PROBLEM REQUIREMENTS
Transcribe precisely those lines of the listing that fall between the line containing "Viewing the scene" and the last line, inclusive of both.

RECORDS FOR THIS TASK
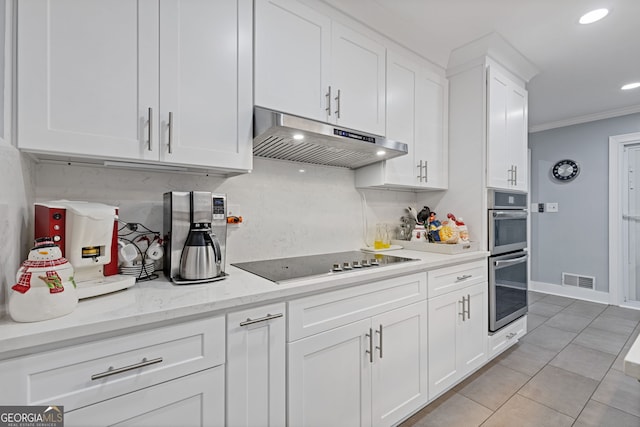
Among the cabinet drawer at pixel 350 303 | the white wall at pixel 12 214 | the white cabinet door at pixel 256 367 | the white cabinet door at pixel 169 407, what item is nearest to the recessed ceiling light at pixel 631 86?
the cabinet drawer at pixel 350 303

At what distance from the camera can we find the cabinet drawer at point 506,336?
2.26 meters

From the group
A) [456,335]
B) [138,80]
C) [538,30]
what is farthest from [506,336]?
[138,80]

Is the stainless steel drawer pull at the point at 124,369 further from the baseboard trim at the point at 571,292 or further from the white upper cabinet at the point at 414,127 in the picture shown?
the baseboard trim at the point at 571,292

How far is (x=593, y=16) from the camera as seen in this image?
1881 mm

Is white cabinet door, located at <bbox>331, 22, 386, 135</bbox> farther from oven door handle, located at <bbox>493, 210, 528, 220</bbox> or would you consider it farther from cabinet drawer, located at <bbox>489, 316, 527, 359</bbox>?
cabinet drawer, located at <bbox>489, 316, 527, 359</bbox>

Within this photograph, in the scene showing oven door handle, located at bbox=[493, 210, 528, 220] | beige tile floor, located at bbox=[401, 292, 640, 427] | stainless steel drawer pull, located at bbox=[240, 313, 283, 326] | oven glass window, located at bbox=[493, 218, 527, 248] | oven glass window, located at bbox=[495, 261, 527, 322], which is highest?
oven door handle, located at bbox=[493, 210, 528, 220]

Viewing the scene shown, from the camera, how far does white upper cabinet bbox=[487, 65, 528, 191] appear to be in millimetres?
2246

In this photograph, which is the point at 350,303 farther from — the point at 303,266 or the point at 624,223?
the point at 624,223

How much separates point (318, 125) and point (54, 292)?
1173 mm

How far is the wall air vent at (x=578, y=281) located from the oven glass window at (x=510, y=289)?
2.09m

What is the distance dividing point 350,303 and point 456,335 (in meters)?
1.03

RESULT
Viewing the scene shown, from the camera, how far does white upper cabinet bbox=[487, 65, 528, 191] appear to be in millimetres?
2246

In this photograph, which is the point at 350,303 farther from — the point at 303,266 or the point at 624,223?
the point at 624,223

How much separates point (318, 125) and point (54, 292)?
1173 mm

How far is the wall air vent at (x=578, y=281) located from the oven glass window at (x=510, y=289)?
2.09m

What is the distance dividing point 350,303 and point 456,335 (in meters)?
1.03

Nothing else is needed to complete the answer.